Genetic interaction of SLO-1/BK and UNC-2/CaV2 channels. (A) SLO-1/BK functionally interacts with UNC-2/CaV2 channels for locomotory behavior. A gain-of-function unc-2(zf35) mutation suppresses the sluggish movement of slo-1(gf) mutants, whereas dgk-1 mutation, which causes a hyperactive phenotype, does not. The data are presented as the mean ± SEM and analyzed by one-way ANOVA with Bonferroni’s post Hoc test (**p < 0.01, n.s., not significant). (B and C) A loss-of-function unc-2 mutation increases the SLO-1 punctal density in the presynaptic region. The number of SLO-1 puncta in a given length of the axonal terminal (i.e., decreased punctal distance) is higher in unc-2 mutants than wild-type or unc-13 animals. The quantification of SLO-1 puncta number was performed in cimIs10 animals whose genetic background is wild-type, unc-2 or unc-13 animals. The data are presented as the mean ± SEM and analyzed by two-tailed Student t-test (wild-type, n = 14; unc-2, n = 11; unc-13, n = 12 ***p < 0.001, n.s., not significant). Scale bar, 5 μm.

Figure 5

The organization of SLO-1/BK at the presynaptic terminals is defective in unc-2 mutants. (A, B) An integrated SLO-1::GFP array cimIs10 was crossed with wild-type (A) or unc-2 (B) animals carrying the integrated RAB-3::mCherry array cimIs14. Arrowheads indicate SLO-1 puncta that are not co-localized with clusters of synaptic vesicles shown by RAB-3 puncta. The scale bars represent 5 μm. (C) Co-localization between SLO-1::GFP and RAB-3::mCherry in wild-type and unc-2 animals was analyzed with JACoP, an ImageJ plugin [44]. Manders’ coefficient M1 is defined as the ratio of the summed intensity of GFP pixels overlapped with mCherry to total GFP intensity, whereas M2 is conversely defined. M1 coefficients in wild-type (n = 5) and unc-2 (n = 4) animals are significantly different, whereas M2 coefficients in both animals are not different (Student t-test, n.s., p = 0.34; *p = 0.013). The data represent mean ± SEM.

Figure 6

UNC-2/CaV2 localization is independent of SLO-1/BK localization. slo-1 or ctn-1 null mutants do not have any obvious defect in UNC-2 localization. Left panels: representative image. Right panels: quantification of the puncta number.
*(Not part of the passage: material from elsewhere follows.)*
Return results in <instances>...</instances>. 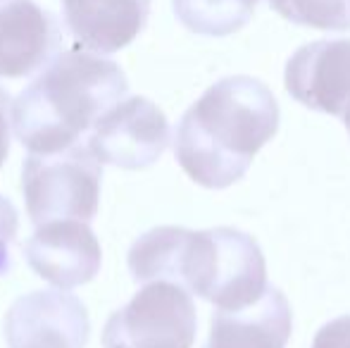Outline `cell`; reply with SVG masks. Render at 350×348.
Masks as SVG:
<instances>
[{"mask_svg": "<svg viewBox=\"0 0 350 348\" xmlns=\"http://www.w3.org/2000/svg\"><path fill=\"white\" fill-rule=\"evenodd\" d=\"M126 263L134 282H174L217 310L248 308L267 291L262 248L231 227H155L136 239Z\"/></svg>", "mask_w": 350, "mask_h": 348, "instance_id": "1", "label": "cell"}, {"mask_svg": "<svg viewBox=\"0 0 350 348\" xmlns=\"http://www.w3.org/2000/svg\"><path fill=\"white\" fill-rule=\"evenodd\" d=\"M277 129L274 93L255 77H226L184 112L174 134L176 163L196 184L226 189L248 172Z\"/></svg>", "mask_w": 350, "mask_h": 348, "instance_id": "2", "label": "cell"}, {"mask_svg": "<svg viewBox=\"0 0 350 348\" xmlns=\"http://www.w3.org/2000/svg\"><path fill=\"white\" fill-rule=\"evenodd\" d=\"M129 91L117 62L86 51H60L12 103V129L29 153L79 144Z\"/></svg>", "mask_w": 350, "mask_h": 348, "instance_id": "3", "label": "cell"}, {"mask_svg": "<svg viewBox=\"0 0 350 348\" xmlns=\"http://www.w3.org/2000/svg\"><path fill=\"white\" fill-rule=\"evenodd\" d=\"M103 165L88 146L74 144L55 153H29L22 191L33 224L55 219L91 222L100 203Z\"/></svg>", "mask_w": 350, "mask_h": 348, "instance_id": "4", "label": "cell"}, {"mask_svg": "<svg viewBox=\"0 0 350 348\" xmlns=\"http://www.w3.org/2000/svg\"><path fill=\"white\" fill-rule=\"evenodd\" d=\"M198 315L191 293L174 282H150L112 312L103 330L105 348H191Z\"/></svg>", "mask_w": 350, "mask_h": 348, "instance_id": "5", "label": "cell"}, {"mask_svg": "<svg viewBox=\"0 0 350 348\" xmlns=\"http://www.w3.org/2000/svg\"><path fill=\"white\" fill-rule=\"evenodd\" d=\"M170 146V122L165 112L143 96L120 101L96 122L88 148L100 165L122 170H146L162 158Z\"/></svg>", "mask_w": 350, "mask_h": 348, "instance_id": "6", "label": "cell"}, {"mask_svg": "<svg viewBox=\"0 0 350 348\" xmlns=\"http://www.w3.org/2000/svg\"><path fill=\"white\" fill-rule=\"evenodd\" d=\"M91 336L86 306L65 289L17 298L5 315L10 348H83Z\"/></svg>", "mask_w": 350, "mask_h": 348, "instance_id": "7", "label": "cell"}, {"mask_svg": "<svg viewBox=\"0 0 350 348\" xmlns=\"http://www.w3.org/2000/svg\"><path fill=\"white\" fill-rule=\"evenodd\" d=\"M24 258L41 279L57 289L88 284L100 272V243L81 219L46 222L24 243Z\"/></svg>", "mask_w": 350, "mask_h": 348, "instance_id": "8", "label": "cell"}, {"mask_svg": "<svg viewBox=\"0 0 350 348\" xmlns=\"http://www.w3.org/2000/svg\"><path fill=\"white\" fill-rule=\"evenodd\" d=\"M62 27L33 0H0V79L41 72L62 51Z\"/></svg>", "mask_w": 350, "mask_h": 348, "instance_id": "9", "label": "cell"}, {"mask_svg": "<svg viewBox=\"0 0 350 348\" xmlns=\"http://www.w3.org/2000/svg\"><path fill=\"white\" fill-rule=\"evenodd\" d=\"M286 91L310 110L343 117L350 105V38L314 41L286 62Z\"/></svg>", "mask_w": 350, "mask_h": 348, "instance_id": "10", "label": "cell"}, {"mask_svg": "<svg viewBox=\"0 0 350 348\" xmlns=\"http://www.w3.org/2000/svg\"><path fill=\"white\" fill-rule=\"evenodd\" d=\"M150 0H62V22L83 51L110 55L146 29Z\"/></svg>", "mask_w": 350, "mask_h": 348, "instance_id": "11", "label": "cell"}, {"mask_svg": "<svg viewBox=\"0 0 350 348\" xmlns=\"http://www.w3.org/2000/svg\"><path fill=\"white\" fill-rule=\"evenodd\" d=\"M291 327L293 317L286 296L277 286H267L253 306L217 310L203 348H286Z\"/></svg>", "mask_w": 350, "mask_h": 348, "instance_id": "12", "label": "cell"}, {"mask_svg": "<svg viewBox=\"0 0 350 348\" xmlns=\"http://www.w3.org/2000/svg\"><path fill=\"white\" fill-rule=\"evenodd\" d=\"M260 0H172L174 14L198 36H231L253 19Z\"/></svg>", "mask_w": 350, "mask_h": 348, "instance_id": "13", "label": "cell"}, {"mask_svg": "<svg viewBox=\"0 0 350 348\" xmlns=\"http://www.w3.org/2000/svg\"><path fill=\"white\" fill-rule=\"evenodd\" d=\"M269 8L300 27L322 31H348L350 0H267Z\"/></svg>", "mask_w": 350, "mask_h": 348, "instance_id": "14", "label": "cell"}, {"mask_svg": "<svg viewBox=\"0 0 350 348\" xmlns=\"http://www.w3.org/2000/svg\"><path fill=\"white\" fill-rule=\"evenodd\" d=\"M19 229V215L12 200L0 196V277L10 272L12 260H10V248L14 243Z\"/></svg>", "mask_w": 350, "mask_h": 348, "instance_id": "15", "label": "cell"}, {"mask_svg": "<svg viewBox=\"0 0 350 348\" xmlns=\"http://www.w3.org/2000/svg\"><path fill=\"white\" fill-rule=\"evenodd\" d=\"M312 348H350V315L327 322L314 336Z\"/></svg>", "mask_w": 350, "mask_h": 348, "instance_id": "16", "label": "cell"}, {"mask_svg": "<svg viewBox=\"0 0 350 348\" xmlns=\"http://www.w3.org/2000/svg\"><path fill=\"white\" fill-rule=\"evenodd\" d=\"M10 126H12V101L5 88H0V168L10 155Z\"/></svg>", "mask_w": 350, "mask_h": 348, "instance_id": "17", "label": "cell"}, {"mask_svg": "<svg viewBox=\"0 0 350 348\" xmlns=\"http://www.w3.org/2000/svg\"><path fill=\"white\" fill-rule=\"evenodd\" d=\"M343 122H346V129H348V134H350V105H348L346 115H343Z\"/></svg>", "mask_w": 350, "mask_h": 348, "instance_id": "18", "label": "cell"}]
</instances>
Data were analyzed by one-way ANOVA with Dunnett’s multiple comparisons test (wt vs. slo-1: P = 0.94; wt vs. ctn-1: P = 0.07).

Figure 7

The disruption of SLO-1/BK localization in unc-2 mutants is caused by altered CTN-1/α-catulin localization. (A) CTN-1 localization in wild-type and unc-2 mutant animals. The number of GFP::CTN-1 puncta was increased in unc-2 mutants compared with wild-type animals. The data are presented as the mean ± SEM and analyzed by two-tailed Student’s t-test (wild-type, n = 28; unc-2, n = 25; ***p < 0.001). (B) DYB-1 localization in wild-type and unc-2 mutant animals. The number of GFP::DYB-1 puncta was slightly increased in unc-2 mutants compared with wild-type animals. The data are presented as mean ± SEM and analyzed by two-tailed Student’s t-test (wild-type, n = 46; unc-2, n = 18; *p < 0.05). The scale bar represents 5 μm.